### Description of the task:
For this exercise, return all the data word for word, with images left out.

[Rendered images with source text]
|---|
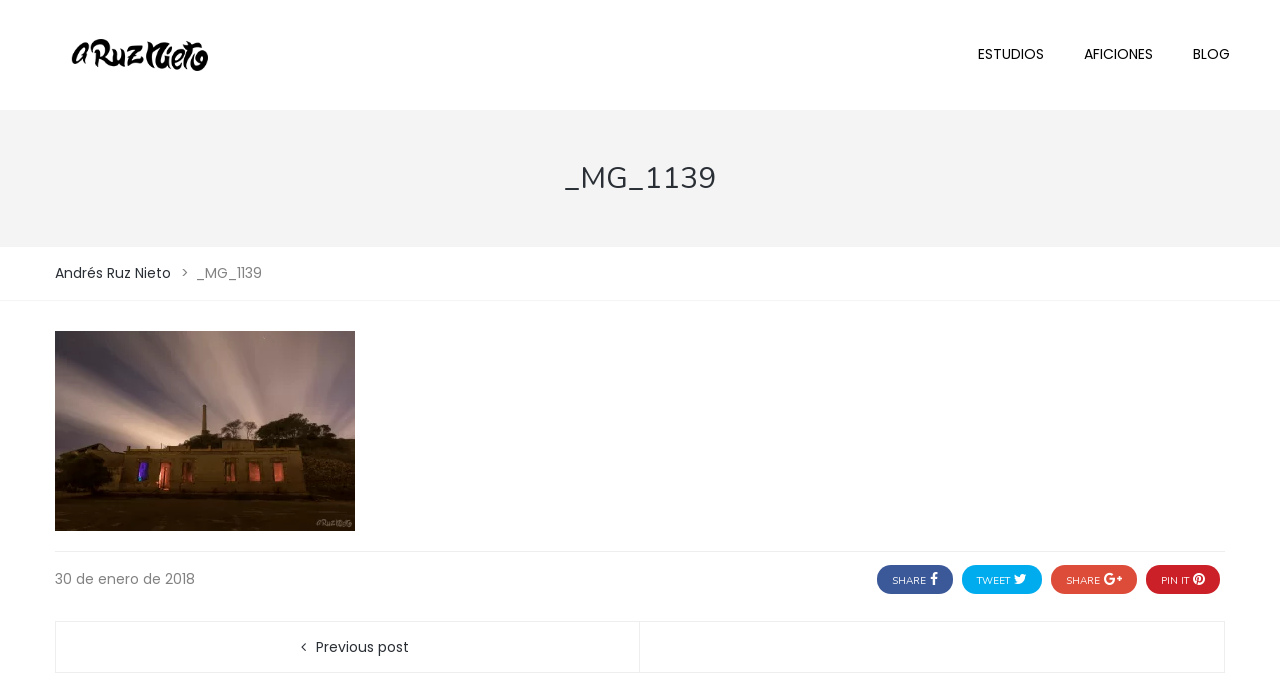

--- FILE ---
content_type: text/javascript
request_url: https://aruznieto.es/wp-content/uploads/js-cache-barrel.js?ver=6.9
body_size: -349
content:
    (function($){
    $(document).ready(function() {

        
    });
    })(jQuery);
     /*2023-07-10 09:31*//* JS Generator Execution Time: 5.5074691772461E-5 seconds */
|---|
### Answer area:
--- FILE ---
content_type: text/javascript
request_url: https://aruznieto.es/wp-content/uploads/js-cache-barrel.js?ver=6.9
body_size: -349
content:
    (function($){
    $(document).ready(function() {

        
    });
    })(jQuery);
     /*2023-07-10 09:31*//* JS Generator Execution Time: 5.5074691772461E-5 seconds */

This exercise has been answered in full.